[[ Data extract open ]]

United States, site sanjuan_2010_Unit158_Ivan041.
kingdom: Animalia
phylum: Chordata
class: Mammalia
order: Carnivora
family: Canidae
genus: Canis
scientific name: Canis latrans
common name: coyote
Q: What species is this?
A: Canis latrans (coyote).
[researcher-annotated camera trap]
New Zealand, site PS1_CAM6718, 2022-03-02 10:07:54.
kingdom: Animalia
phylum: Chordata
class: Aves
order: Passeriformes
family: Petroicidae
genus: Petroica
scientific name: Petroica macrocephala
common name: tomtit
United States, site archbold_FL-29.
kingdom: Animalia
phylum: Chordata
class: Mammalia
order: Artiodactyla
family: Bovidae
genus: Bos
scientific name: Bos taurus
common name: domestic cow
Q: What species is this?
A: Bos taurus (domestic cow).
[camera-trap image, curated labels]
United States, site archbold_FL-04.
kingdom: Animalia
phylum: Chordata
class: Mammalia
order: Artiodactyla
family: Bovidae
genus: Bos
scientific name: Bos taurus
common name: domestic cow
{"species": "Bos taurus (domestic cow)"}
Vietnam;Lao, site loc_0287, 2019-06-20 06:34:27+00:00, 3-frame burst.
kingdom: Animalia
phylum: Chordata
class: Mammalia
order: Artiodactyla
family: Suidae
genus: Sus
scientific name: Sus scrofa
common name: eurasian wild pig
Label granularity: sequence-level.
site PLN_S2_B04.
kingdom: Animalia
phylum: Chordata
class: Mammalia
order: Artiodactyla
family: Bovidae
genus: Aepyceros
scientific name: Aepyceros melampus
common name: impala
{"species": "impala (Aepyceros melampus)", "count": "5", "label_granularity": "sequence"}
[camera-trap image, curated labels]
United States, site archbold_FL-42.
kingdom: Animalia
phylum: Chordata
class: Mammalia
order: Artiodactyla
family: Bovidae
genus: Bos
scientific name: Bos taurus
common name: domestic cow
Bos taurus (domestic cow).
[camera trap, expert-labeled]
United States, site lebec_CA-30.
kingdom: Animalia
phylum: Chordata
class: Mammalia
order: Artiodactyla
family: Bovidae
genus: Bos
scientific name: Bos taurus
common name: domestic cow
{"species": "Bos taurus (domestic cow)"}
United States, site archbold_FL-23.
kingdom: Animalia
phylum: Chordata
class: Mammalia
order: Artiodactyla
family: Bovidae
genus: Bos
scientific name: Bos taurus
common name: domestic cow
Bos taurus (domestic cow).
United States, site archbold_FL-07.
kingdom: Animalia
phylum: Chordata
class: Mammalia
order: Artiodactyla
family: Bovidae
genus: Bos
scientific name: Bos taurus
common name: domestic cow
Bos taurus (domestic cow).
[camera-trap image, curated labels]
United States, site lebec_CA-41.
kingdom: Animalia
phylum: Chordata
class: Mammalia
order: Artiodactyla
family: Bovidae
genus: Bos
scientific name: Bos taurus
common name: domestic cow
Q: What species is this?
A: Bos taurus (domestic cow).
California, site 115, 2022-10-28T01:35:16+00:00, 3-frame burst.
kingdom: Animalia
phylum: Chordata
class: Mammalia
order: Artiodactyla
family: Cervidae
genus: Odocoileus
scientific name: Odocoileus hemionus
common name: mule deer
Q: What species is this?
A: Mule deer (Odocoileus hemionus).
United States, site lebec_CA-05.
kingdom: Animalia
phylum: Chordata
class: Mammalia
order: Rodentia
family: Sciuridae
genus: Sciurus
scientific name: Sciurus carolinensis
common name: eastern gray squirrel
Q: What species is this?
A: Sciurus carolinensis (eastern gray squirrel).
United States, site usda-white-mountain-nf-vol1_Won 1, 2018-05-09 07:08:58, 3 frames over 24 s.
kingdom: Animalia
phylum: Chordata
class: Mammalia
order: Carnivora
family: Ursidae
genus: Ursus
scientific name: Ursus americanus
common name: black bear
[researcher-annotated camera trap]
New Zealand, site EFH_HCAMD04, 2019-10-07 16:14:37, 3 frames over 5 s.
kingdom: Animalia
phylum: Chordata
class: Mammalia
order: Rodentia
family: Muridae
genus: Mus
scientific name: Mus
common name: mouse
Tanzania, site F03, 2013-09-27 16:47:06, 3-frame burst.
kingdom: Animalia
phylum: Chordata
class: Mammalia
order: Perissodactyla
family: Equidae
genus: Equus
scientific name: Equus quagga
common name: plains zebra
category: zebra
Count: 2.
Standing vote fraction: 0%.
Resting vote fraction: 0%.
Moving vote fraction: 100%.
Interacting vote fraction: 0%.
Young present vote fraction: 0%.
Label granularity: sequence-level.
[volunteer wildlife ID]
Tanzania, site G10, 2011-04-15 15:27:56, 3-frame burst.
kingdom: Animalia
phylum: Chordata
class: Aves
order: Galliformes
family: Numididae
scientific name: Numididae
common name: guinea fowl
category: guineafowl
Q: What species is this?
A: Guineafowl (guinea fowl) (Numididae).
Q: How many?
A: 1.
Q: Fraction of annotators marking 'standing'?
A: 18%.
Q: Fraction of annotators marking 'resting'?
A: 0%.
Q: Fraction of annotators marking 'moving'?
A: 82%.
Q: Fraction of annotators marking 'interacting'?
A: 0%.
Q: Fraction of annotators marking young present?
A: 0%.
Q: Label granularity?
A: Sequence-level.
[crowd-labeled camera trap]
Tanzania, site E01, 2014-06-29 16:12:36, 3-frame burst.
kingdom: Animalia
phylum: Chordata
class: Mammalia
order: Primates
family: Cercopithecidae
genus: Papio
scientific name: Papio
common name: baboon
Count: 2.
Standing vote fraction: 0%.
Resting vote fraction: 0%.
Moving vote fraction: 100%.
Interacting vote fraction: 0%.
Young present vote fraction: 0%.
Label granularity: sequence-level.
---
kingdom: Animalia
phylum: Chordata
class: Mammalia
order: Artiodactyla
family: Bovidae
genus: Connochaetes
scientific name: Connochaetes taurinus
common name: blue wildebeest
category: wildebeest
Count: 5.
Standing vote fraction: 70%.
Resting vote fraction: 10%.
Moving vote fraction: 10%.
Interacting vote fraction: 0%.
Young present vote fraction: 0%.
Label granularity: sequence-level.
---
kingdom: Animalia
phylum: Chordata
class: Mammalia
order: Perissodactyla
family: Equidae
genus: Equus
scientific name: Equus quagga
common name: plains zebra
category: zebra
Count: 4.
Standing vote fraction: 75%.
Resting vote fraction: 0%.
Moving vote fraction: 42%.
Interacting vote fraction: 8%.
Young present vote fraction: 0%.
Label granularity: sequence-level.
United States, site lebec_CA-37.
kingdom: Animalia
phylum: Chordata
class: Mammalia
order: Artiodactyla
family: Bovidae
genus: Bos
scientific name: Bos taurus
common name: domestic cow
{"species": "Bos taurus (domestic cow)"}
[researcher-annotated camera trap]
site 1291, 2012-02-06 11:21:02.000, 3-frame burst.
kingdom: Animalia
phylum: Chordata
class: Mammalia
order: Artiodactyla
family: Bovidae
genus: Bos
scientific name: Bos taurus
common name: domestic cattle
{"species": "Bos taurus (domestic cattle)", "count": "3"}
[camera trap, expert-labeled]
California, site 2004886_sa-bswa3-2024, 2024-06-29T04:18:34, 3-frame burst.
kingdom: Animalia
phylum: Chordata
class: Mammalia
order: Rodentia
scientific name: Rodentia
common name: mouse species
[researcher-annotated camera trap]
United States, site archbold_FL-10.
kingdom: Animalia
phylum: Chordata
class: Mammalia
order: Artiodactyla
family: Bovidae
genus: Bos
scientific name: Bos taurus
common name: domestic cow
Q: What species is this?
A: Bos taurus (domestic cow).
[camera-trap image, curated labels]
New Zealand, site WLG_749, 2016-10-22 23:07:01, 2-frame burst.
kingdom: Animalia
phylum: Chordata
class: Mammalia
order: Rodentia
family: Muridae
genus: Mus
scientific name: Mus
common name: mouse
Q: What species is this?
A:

[[ Data extract closed ]]

- **Work order**
Pull out each line of the records holding the string "Zealand".

- **Answer below**
New Zealand, site PS1_CAM6718, 2022-03-02 10:07:54.
New Zealand, site EFH_HCAMD04, 2019-10-07 16:14:37, 3 frames over 5 s.
New Zealand, site WLG_749, 2016-10-22 23:07:01, 2-frame burst.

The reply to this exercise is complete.